- **INSTRUCTION**:
Begin at the line that has "What is the distance of point" and stop after the line that has "3209 millimetres". Can you write those lines out again in full, increasing every distance value in the answers by 119?

- **DATA ENTRIES**:

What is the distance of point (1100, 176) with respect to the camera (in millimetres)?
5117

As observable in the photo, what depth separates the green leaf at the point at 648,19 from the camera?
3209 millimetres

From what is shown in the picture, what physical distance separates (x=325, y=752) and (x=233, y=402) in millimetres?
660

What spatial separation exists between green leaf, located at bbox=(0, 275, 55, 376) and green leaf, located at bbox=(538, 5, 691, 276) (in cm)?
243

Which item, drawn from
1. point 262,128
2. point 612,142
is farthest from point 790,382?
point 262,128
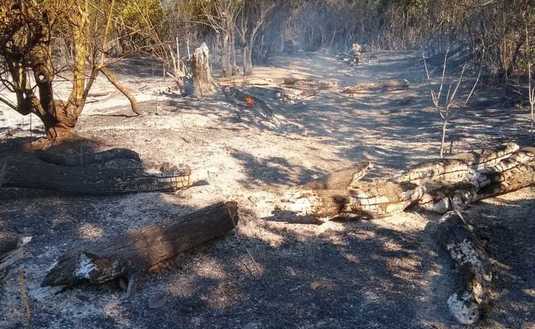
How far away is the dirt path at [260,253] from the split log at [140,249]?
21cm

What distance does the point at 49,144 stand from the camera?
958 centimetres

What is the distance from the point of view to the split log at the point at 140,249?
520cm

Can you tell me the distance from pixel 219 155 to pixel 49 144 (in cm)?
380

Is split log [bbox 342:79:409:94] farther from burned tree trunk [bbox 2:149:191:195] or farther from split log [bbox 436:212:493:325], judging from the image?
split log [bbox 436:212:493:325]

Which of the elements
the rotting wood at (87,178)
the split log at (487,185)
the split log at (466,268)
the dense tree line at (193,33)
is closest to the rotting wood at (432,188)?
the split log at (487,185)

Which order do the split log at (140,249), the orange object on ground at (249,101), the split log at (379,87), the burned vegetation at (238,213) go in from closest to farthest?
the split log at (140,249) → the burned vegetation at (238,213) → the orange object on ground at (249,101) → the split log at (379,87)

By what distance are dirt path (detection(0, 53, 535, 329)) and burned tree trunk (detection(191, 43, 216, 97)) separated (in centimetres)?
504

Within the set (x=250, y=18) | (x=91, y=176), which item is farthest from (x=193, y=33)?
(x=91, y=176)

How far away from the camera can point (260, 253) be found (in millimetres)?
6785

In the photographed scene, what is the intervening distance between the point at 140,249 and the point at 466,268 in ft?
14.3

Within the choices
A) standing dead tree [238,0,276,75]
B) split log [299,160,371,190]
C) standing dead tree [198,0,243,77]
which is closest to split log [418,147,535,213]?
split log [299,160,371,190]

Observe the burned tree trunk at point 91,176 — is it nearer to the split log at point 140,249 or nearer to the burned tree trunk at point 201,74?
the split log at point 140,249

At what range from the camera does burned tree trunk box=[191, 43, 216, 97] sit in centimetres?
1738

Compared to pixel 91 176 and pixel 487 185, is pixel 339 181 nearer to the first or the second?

...

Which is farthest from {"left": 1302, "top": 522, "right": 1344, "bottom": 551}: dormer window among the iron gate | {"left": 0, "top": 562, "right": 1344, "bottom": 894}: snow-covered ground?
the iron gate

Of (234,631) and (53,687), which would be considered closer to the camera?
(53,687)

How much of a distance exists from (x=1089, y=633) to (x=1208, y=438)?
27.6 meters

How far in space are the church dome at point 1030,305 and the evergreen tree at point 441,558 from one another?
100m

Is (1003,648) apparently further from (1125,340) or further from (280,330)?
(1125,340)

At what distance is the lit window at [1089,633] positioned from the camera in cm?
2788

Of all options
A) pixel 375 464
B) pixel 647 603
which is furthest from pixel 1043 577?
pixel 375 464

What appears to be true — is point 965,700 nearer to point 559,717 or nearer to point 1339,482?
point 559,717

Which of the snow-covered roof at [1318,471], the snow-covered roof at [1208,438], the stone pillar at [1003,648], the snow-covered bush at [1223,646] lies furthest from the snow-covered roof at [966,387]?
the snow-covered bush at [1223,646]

==

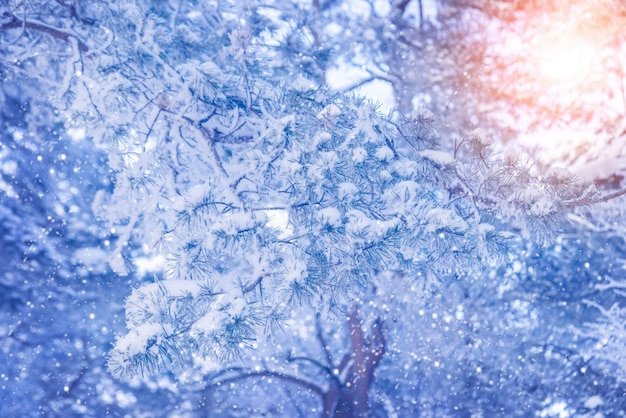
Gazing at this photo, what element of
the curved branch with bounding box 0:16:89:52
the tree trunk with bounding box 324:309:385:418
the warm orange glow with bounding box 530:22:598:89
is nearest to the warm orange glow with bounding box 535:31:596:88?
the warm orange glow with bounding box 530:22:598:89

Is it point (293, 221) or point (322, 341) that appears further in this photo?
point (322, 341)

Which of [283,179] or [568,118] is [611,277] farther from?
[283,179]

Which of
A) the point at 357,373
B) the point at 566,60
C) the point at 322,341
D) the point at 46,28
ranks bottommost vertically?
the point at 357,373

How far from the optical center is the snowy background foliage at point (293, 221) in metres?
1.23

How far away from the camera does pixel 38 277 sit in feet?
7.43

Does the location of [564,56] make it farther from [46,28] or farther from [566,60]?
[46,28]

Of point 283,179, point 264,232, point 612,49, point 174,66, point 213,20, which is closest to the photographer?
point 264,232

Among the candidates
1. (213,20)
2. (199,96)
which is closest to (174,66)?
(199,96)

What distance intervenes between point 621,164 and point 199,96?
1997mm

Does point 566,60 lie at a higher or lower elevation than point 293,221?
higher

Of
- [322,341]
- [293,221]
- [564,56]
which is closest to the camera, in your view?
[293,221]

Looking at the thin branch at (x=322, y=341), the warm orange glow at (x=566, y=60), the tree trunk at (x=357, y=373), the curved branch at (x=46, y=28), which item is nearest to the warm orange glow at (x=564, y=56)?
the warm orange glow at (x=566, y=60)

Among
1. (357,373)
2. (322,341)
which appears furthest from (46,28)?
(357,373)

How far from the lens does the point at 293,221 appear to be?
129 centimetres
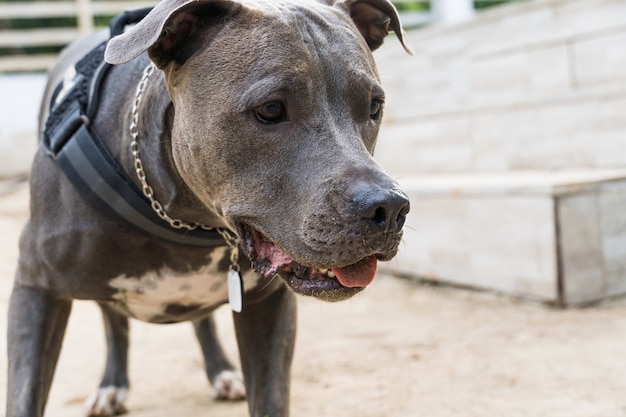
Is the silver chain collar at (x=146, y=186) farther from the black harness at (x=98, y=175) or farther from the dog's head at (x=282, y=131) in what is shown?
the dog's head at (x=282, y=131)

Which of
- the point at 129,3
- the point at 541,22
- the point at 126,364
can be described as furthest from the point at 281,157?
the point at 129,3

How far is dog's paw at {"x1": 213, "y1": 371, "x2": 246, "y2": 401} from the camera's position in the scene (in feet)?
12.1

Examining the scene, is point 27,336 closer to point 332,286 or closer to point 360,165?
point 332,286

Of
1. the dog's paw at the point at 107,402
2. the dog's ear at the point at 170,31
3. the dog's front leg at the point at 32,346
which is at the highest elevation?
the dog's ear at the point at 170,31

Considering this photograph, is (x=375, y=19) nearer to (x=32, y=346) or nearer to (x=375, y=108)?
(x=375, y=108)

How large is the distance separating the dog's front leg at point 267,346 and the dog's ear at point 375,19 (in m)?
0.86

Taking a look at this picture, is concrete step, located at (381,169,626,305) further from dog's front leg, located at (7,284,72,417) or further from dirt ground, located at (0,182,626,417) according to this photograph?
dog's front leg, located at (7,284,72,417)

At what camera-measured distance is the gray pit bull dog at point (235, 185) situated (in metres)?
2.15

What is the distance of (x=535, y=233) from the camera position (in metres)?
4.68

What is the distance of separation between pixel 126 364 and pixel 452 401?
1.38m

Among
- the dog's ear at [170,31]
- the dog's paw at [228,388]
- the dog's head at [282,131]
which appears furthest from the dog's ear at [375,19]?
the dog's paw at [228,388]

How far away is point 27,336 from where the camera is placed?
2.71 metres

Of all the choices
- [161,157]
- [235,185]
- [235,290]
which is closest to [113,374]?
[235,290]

- **RESPONSE FOR THIS EXERCISE**:
What is the distance of point (1100, 176) with respect to the camera (in millimetres)?
5236

As observable in the photo, what depth separates the green leaf at the point at 648,19 from the camera?
3328 millimetres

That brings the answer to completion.